Umowa przedślubna Drukuj

Wydawało się, że Mniszech na dworze królewskim nie zyska poparcia dla swych planów, że jego marzenia o zdobyciu skarbów Moskwy i korony carskiej dla Maryny stają się coraz mniej realne.

Nic zatem dziwnego, że czuł się kiepsko. Szczęście jednak go nie opuściło. Niespodziewanie zamysł osadzenia Dymitra na tronie w Moskwie poparli nuncjusz papieski, Klaudiusz Rangoni i jezuici, którzy dostrzegli w wyprawie szansę do załatwienia wielu spraw i interesów. Dzięki ich wstawiennictwu protegowany Mniszcha uzyskał królewską ochronę i nie został wydany wysłannikom cara Godunowa. Co więcej, obaj zostali zaproszeni na poufne rozmowy.
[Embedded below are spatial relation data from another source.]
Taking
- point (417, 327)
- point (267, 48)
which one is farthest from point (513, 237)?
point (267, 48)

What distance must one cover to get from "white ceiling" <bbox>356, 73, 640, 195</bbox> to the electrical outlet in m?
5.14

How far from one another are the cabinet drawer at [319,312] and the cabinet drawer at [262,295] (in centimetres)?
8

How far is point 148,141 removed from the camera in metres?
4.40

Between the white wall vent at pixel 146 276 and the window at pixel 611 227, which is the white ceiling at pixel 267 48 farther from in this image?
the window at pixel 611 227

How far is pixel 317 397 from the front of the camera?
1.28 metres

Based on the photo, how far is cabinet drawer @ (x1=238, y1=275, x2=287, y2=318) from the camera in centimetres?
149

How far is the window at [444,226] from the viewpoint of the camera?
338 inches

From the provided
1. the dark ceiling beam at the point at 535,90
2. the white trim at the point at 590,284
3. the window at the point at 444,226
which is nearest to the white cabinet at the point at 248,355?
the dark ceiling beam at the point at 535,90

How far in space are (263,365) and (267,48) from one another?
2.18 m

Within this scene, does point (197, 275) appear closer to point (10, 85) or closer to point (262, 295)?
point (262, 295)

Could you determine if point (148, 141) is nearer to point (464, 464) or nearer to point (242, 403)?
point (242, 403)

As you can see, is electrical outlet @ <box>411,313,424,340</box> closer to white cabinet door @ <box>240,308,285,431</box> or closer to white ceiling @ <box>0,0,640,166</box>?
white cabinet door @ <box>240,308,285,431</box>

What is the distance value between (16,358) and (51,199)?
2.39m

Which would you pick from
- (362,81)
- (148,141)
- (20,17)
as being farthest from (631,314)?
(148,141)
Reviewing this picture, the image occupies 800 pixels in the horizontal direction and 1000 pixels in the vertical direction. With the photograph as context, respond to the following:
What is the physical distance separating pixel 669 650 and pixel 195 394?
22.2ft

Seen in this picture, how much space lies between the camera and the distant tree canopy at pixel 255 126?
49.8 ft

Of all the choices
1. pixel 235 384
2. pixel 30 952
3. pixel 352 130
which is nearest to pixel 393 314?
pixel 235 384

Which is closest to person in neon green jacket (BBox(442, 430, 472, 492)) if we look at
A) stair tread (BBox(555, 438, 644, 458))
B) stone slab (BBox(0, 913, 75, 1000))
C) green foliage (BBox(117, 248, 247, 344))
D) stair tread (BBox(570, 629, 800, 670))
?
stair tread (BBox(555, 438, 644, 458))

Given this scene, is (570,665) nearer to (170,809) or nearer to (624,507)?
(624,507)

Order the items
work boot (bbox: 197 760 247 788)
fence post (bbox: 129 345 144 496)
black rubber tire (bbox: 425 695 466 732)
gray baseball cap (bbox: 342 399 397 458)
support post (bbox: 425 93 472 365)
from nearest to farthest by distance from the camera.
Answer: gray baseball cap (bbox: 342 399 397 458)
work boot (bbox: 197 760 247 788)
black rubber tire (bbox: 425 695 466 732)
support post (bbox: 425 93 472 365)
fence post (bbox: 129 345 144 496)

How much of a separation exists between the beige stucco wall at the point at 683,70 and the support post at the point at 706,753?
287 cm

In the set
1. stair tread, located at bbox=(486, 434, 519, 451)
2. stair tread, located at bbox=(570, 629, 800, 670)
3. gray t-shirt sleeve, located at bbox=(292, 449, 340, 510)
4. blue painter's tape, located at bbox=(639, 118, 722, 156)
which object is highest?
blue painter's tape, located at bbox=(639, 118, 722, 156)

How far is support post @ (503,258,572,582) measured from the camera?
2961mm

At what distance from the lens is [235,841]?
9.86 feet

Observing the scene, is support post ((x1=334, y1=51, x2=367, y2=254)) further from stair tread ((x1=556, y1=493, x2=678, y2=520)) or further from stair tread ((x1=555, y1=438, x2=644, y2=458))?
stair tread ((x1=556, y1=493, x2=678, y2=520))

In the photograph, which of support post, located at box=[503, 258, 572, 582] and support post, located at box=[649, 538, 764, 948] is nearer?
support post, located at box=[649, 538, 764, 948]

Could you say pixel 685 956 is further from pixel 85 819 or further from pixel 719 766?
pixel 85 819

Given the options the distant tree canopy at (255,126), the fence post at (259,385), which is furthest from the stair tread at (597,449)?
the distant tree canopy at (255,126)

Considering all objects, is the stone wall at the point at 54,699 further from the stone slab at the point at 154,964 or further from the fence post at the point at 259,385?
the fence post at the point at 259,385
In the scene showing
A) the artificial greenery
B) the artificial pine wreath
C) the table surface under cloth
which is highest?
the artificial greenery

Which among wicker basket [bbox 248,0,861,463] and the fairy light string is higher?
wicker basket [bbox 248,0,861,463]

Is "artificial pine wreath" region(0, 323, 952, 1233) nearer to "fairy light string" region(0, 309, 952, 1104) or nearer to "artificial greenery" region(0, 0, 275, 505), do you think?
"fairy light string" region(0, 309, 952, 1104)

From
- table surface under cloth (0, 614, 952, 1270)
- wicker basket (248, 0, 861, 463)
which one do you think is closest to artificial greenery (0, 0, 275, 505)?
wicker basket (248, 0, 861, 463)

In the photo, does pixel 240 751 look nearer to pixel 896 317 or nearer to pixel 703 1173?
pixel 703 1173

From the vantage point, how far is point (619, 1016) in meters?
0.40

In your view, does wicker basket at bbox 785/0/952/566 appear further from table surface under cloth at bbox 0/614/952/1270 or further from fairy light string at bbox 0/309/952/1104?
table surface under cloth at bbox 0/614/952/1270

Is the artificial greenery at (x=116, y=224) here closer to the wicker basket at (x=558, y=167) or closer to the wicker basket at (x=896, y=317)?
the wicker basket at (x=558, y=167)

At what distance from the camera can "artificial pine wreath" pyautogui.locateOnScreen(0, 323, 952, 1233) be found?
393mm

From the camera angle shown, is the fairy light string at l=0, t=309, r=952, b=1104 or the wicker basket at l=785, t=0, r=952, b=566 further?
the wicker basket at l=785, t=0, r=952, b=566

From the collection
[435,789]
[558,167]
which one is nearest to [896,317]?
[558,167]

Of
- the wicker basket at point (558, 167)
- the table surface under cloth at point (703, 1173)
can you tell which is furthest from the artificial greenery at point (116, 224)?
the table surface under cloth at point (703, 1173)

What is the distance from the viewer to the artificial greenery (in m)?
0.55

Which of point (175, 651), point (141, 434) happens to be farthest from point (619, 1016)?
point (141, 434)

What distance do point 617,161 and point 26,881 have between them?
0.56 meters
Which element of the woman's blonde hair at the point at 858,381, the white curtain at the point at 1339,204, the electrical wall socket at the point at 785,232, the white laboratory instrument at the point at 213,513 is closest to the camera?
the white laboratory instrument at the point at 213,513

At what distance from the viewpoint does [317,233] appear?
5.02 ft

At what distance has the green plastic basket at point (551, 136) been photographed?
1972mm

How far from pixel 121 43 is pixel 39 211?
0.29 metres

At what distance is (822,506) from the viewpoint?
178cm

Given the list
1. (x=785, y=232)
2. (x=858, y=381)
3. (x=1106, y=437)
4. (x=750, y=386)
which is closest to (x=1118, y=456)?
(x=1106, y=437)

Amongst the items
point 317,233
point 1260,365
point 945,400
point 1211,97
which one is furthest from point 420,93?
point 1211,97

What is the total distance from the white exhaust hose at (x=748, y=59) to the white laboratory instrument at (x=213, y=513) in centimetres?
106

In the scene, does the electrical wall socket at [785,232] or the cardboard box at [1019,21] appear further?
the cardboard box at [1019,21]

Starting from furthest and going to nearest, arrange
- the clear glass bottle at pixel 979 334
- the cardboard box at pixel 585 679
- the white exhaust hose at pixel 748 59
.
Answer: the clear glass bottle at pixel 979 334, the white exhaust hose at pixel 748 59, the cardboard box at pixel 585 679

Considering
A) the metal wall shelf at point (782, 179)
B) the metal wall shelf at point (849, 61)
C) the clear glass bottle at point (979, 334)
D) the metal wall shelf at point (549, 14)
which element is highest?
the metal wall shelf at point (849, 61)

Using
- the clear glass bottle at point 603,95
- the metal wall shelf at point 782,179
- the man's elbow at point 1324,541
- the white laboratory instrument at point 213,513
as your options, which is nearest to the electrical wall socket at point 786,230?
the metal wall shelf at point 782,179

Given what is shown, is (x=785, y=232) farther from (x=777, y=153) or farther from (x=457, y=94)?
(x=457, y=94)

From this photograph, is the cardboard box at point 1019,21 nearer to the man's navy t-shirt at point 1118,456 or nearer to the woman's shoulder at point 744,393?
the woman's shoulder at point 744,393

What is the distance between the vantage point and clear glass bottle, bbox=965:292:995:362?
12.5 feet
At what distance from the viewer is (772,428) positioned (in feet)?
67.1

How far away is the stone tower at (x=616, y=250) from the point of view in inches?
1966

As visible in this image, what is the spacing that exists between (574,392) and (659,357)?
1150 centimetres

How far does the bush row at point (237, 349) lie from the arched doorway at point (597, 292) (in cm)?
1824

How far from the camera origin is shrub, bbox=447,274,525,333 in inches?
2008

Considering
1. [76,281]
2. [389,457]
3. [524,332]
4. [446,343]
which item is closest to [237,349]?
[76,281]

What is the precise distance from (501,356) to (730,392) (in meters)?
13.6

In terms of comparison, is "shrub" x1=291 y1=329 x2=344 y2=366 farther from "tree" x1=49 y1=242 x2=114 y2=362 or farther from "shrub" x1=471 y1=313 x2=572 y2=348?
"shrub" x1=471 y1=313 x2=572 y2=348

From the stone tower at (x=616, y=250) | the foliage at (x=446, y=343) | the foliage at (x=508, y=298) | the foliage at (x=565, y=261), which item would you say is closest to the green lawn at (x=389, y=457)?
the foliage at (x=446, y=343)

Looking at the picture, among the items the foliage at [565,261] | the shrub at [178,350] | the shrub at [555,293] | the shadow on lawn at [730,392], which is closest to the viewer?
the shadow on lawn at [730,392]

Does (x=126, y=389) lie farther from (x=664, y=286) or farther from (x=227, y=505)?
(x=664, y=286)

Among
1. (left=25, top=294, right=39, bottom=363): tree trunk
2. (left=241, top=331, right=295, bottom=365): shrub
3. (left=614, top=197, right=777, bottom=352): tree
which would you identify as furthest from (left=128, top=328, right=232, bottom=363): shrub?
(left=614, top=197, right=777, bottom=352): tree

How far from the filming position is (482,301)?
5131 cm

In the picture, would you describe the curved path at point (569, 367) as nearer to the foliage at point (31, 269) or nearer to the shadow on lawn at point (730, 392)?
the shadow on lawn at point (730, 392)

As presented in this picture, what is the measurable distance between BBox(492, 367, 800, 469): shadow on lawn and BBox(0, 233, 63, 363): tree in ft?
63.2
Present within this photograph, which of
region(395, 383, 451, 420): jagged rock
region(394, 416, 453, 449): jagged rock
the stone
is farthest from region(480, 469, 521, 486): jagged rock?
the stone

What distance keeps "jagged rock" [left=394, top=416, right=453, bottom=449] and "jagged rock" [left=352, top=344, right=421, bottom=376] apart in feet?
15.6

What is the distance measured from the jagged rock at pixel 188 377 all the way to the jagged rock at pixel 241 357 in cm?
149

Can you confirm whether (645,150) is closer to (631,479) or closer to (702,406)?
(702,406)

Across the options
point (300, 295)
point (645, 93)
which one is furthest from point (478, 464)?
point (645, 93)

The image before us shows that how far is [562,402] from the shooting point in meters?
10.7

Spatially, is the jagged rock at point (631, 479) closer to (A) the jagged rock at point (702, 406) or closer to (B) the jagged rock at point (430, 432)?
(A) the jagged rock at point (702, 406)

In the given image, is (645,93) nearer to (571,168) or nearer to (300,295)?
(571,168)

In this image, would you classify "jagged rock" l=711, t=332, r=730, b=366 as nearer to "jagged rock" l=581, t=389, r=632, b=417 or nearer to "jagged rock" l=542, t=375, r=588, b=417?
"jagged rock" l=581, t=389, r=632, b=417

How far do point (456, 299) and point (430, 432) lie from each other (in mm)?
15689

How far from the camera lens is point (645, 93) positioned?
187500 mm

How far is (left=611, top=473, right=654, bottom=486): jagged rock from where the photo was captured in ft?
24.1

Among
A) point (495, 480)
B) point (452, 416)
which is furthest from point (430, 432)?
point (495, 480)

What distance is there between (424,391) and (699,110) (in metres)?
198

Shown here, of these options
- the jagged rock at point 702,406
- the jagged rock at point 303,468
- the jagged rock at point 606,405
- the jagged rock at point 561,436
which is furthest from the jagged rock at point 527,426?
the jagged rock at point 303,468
- Moskwa żyje w prawosławnej schizmie - zwrócili uwagę pretendentowi do spadku po Iwanie Groźnym. - Jeśli obiecasz, że nawrócisz lud moskiewski na prawdziwą wiarę, możesz liczyć na nasze wsparcie.

- Władza w Moskwie warta jest każdego nawrócenia - odpowiedział Dymitr, który zgodnie z ich oczekiwaniami przyrzekł, że nawróci się na katolicyzm.